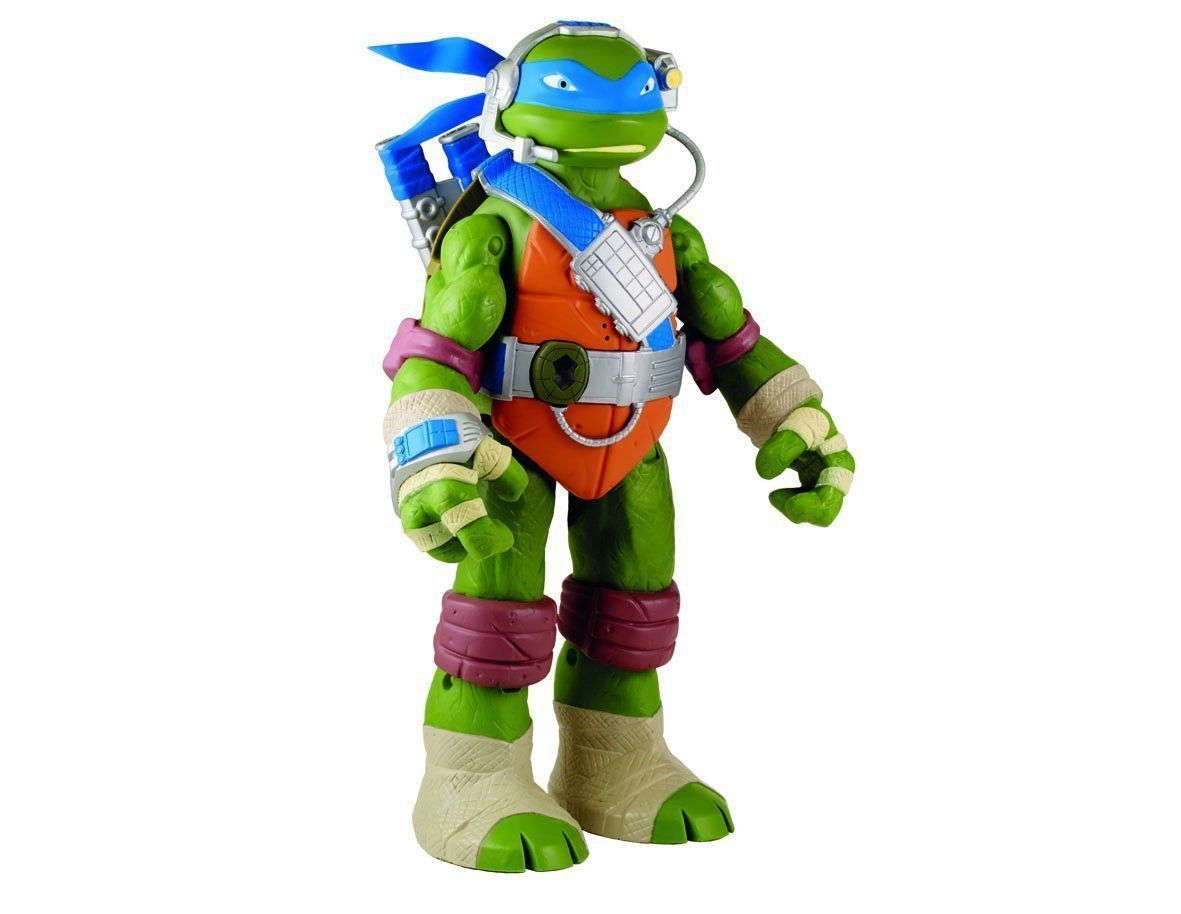 Teenage Mutant Ninja Turtles Interactive Talking Leonardo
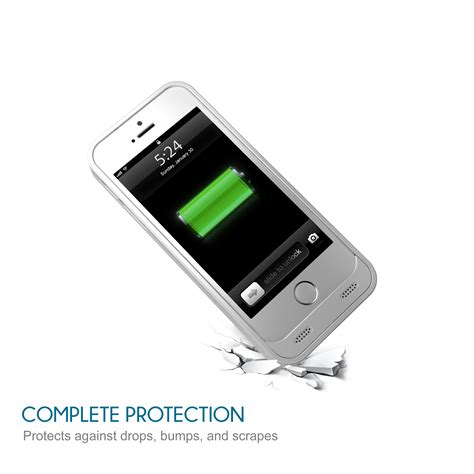 iphone 5s battery stalion 174 stamina 2400mah extended rechargeable battery for iphone 5 5s se ebay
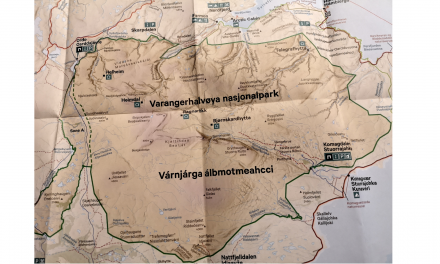 Klage: Manglende kvensk synliggjøring i Varangerhalvøya nasjonalpark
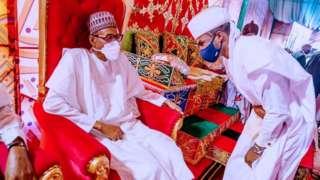 Yusuf Buhari and Zahra Bayero wedding fotos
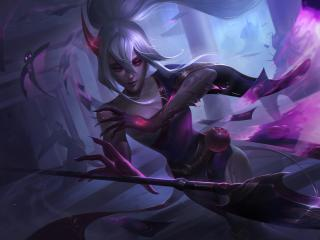 Janna LoL wallpaper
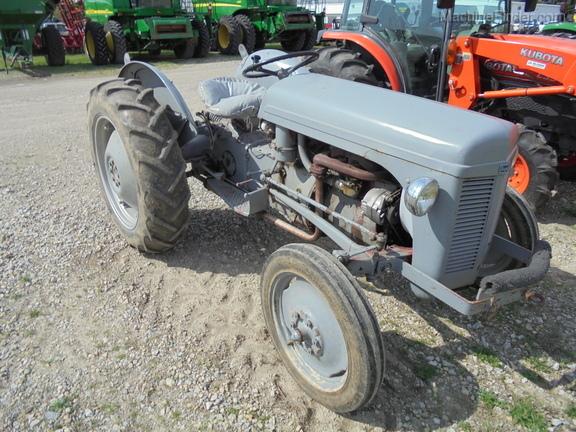 Ferguson T020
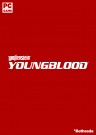 Jaquette de Wolfenstein : Youngblood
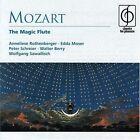 Wolfgang Amadeus Mozart - Mozart: The Magic Flute (2007)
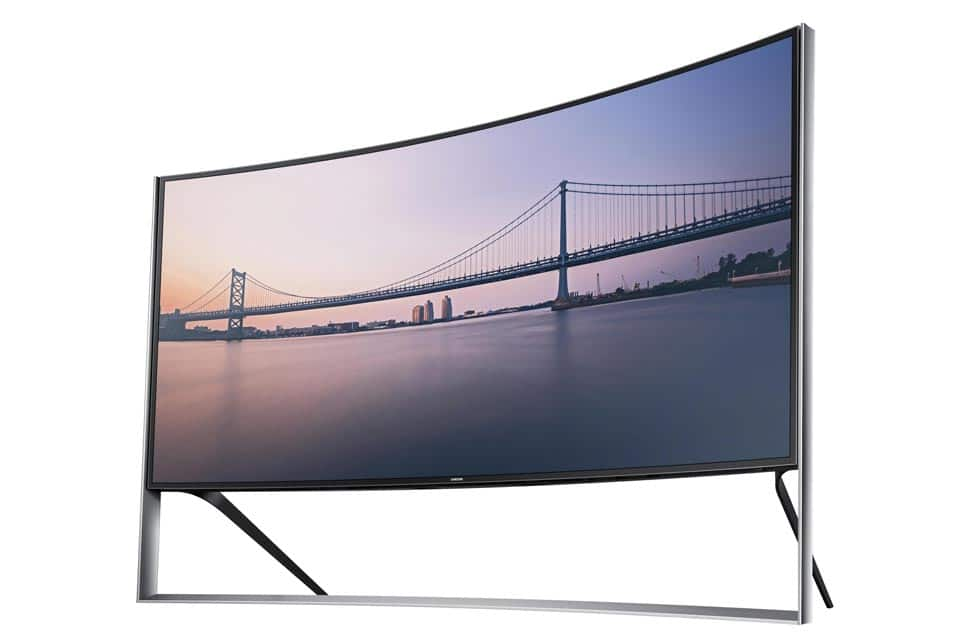 samsung ue105s9w timeless 105 zoll curved 4k fernseher im 21 9 format. Black Bedroom Furniture Sets. Home Design Ideas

──────────

**What the task asks:** Find the line containing "Janna LoL wallpaper" in the records above and restate it, and each line after it through the end, word for word, dropping the pictures.

**Response to the exercise:**
 Janna LoL wallpaper
 Ferguson T020
 Jaquette de Wolfenstein : Youngblood
 Wolfgang Amadeus Mozart - Mozart: The Magic Flute (2007)
 samsung ue105s9w timeless 105 zoll curved 4k fernseher im 21 9 format. Black Bedroom Furniture Sets. Home Design Ideas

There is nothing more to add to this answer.